## Exercise passage:
# # # #

BMCR 2006.05.18

Plato on Pleasure and the Good Life

, Plato on pleasure and the good life. Oxford: Oxford University Press, 2005. viii, 272 pages ; 24 cm. ISBN 0199282846. $74.00/£45.00.

Dan Russell has followed a series of stimulating papers on ancient thinkers’ moral psychology and ethics with this outstanding book, in which he examines the place of pleasure in Plato’s thought, and finds considerably more coherence and philosophical interest than others have before him. The book is well and clearly written (though there are enough misprints in this first edition to be irritating: a list of those I spotted has been sent to the publisher); individual chapters may well work as reading material for undergraduates studying key ideas or passages of certain dialogues, though the book as a whole is clearly aimed for more specialist and experienced readers of ancient philosophy.

The Introduction contains preliminary philosophical matter; the first six chapters discuss the essential Platonic passages; the final seventh chapter discusses an inconsistency in Plato’s thinking about the soul; and an appendix discusses the apparent hedonism of Protagoras. The end matter consists of a good, not overblown bibliography, Index Locorum and General Index. The final chapter, being concerned with Plato’s inconsistent descriptions of the relation between the rational part of the soul and the other two (does it control them or tame them?), focuses most on Republic, Laws and Timaeus. The dialogues or passages discussed in the first six chapters are, respectively: Euthydemus 278e-282d, Gorgias, Phaedo, Republic IV and IX. These are followed by two chapters on Philebus, though the first of the two is as much on Stoicism, and especially Seneca, as on Plato. (Russell uses the Stoic take on assimilation to god to show how his interpretation of Plato is at least feasible.)

# # # #

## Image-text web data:
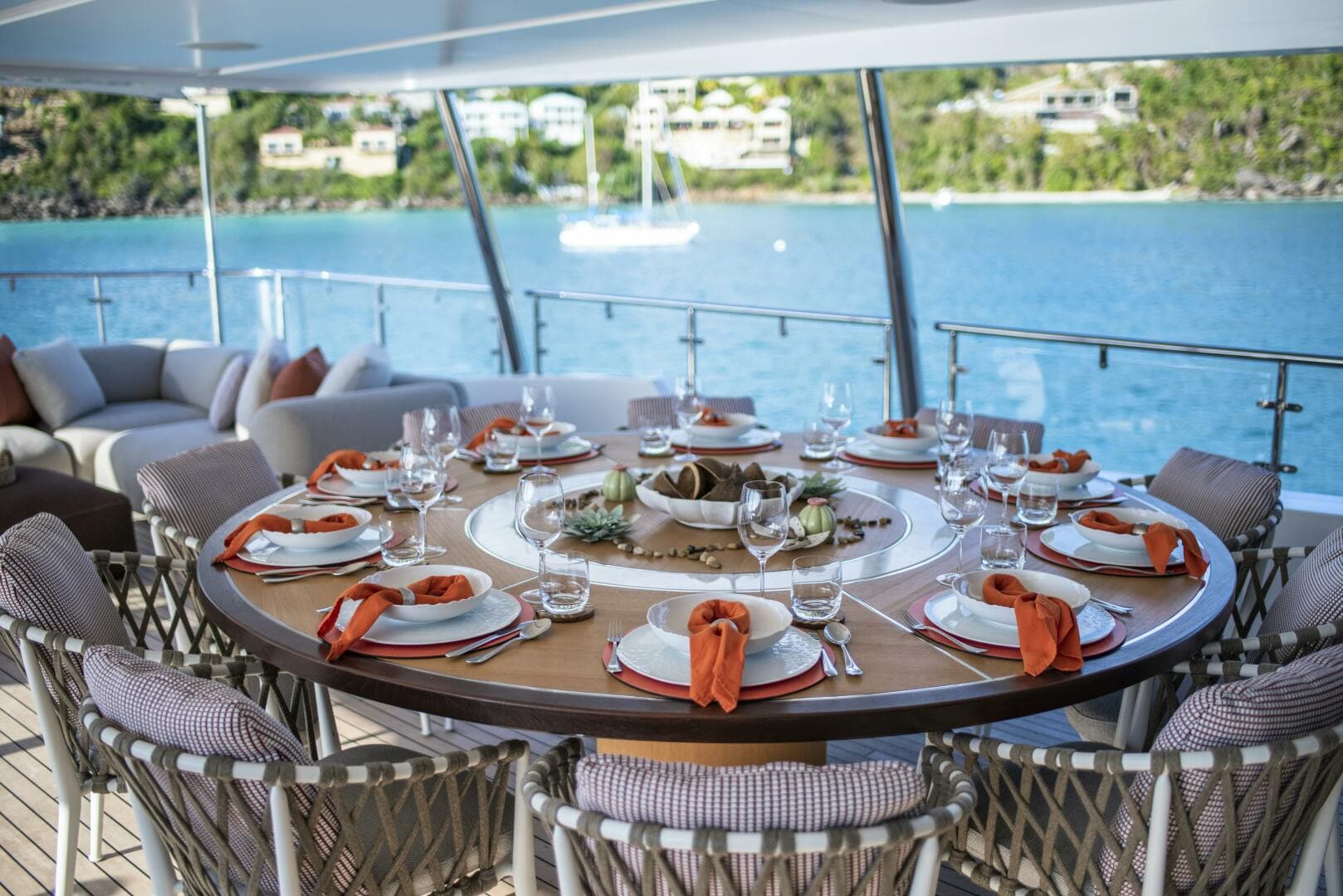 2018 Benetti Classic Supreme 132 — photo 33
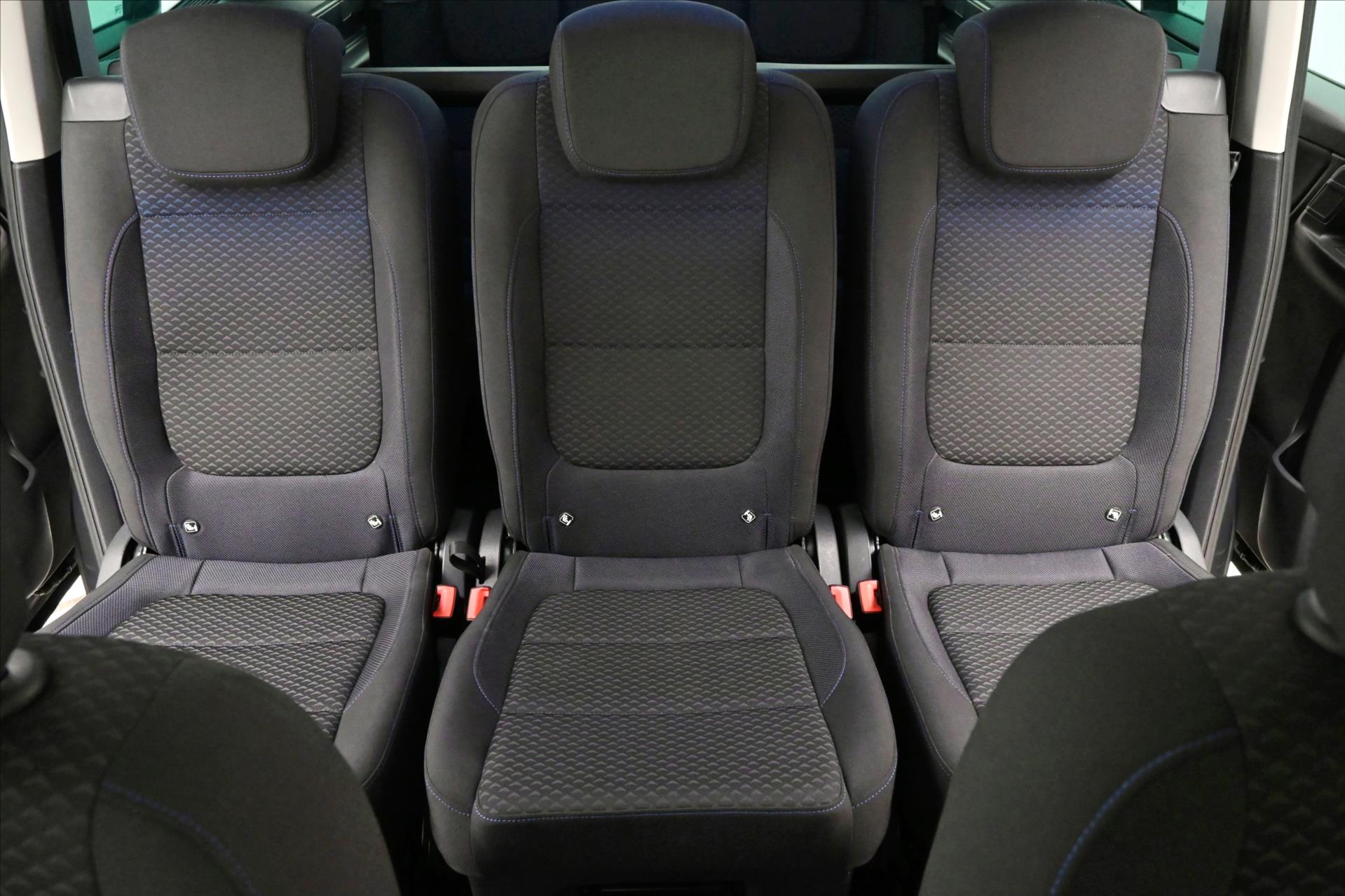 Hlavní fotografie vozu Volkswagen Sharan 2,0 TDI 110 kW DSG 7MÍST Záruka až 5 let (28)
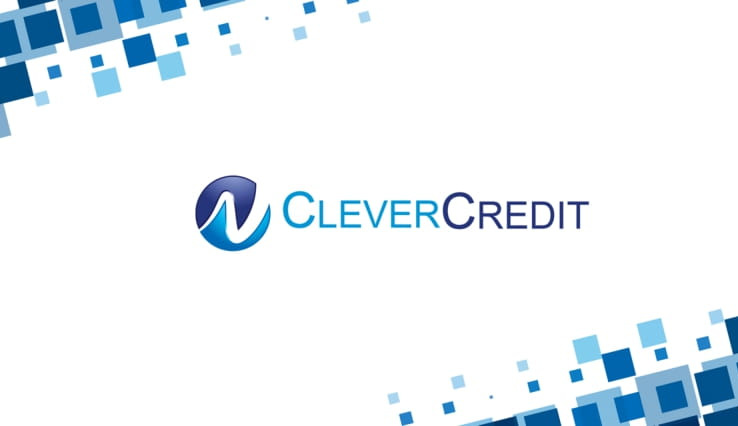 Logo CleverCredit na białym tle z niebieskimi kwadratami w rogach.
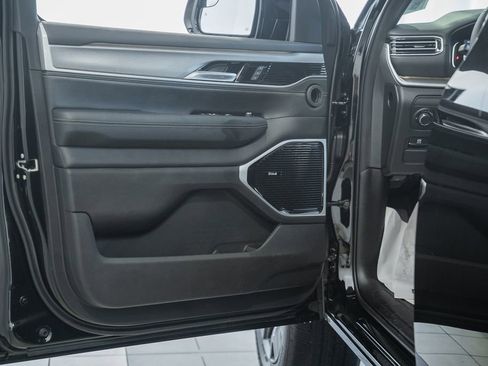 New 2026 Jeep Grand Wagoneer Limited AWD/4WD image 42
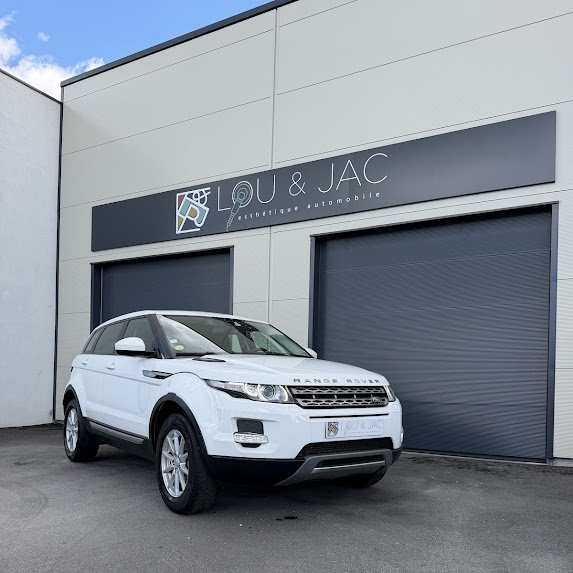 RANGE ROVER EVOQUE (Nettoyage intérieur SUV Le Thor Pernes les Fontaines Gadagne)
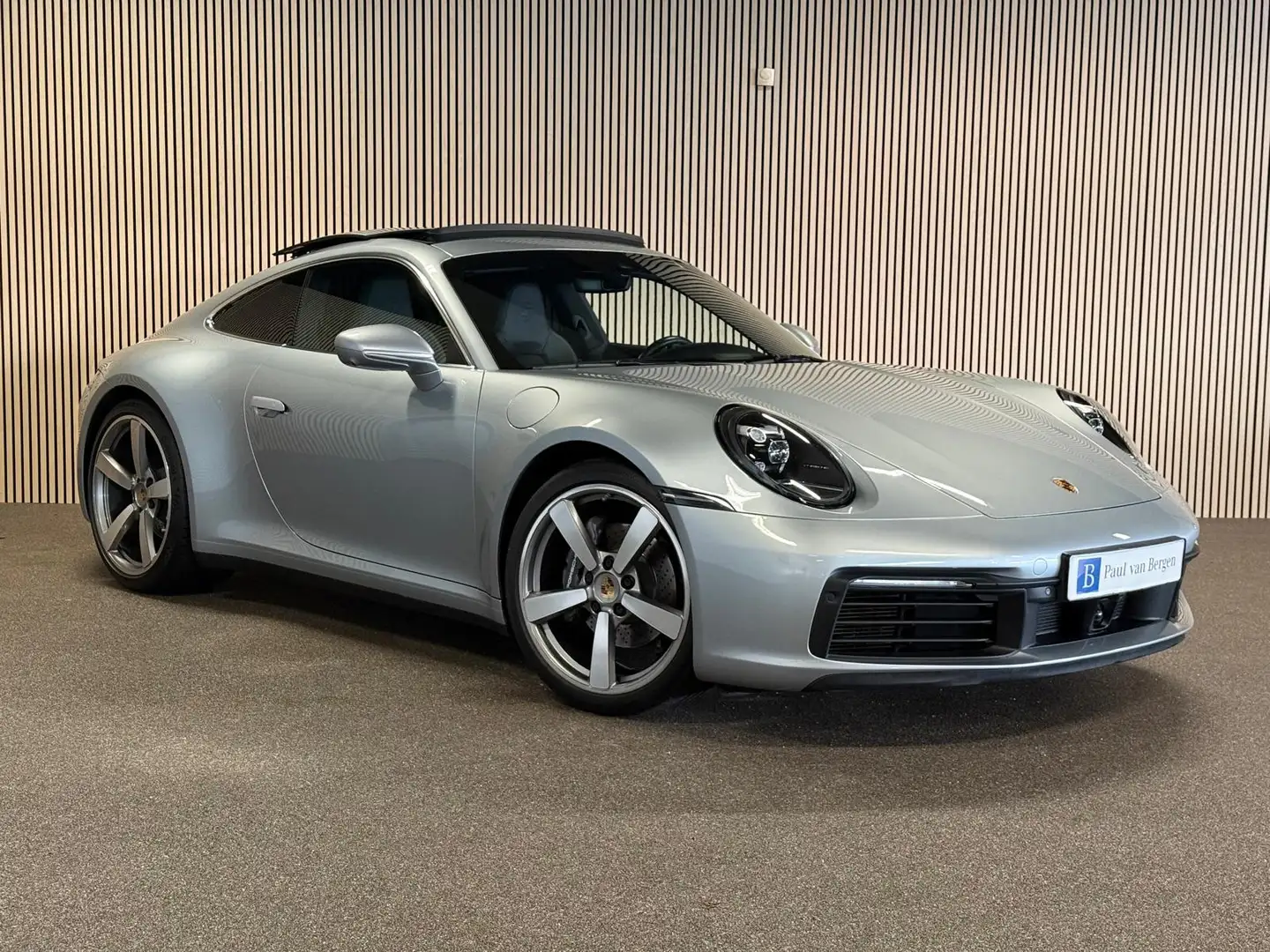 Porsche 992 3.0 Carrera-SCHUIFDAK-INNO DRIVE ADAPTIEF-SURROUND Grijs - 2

# # # #

## Task list:
1. Name every Platonic dialogue mentioned in the book review.
2. Decide whether each statement agrees with the book review, answering yes or no and quoting the words that settle it: (a) the first edition of the book is free of misprints; (b) the final chapter focuses most on Republic, Laws and Timaeus; (c) the appendix discusses the apparent hedonism of Gorgias.
These rows have no connection to the book review.

## Solutions to the tasks:
1. Protagoras, Republic, Laws, Timaeus, Euthydemus, Gorgias, Phaedo, Philebus

2.
(a) No: "there are enough misprints in this first edition to be irritating"
(b) Yes: "focuses most on Republic, Laws and Timaeus"
(c) No: "an appendix discusses the apparent hedonism of Protagoras"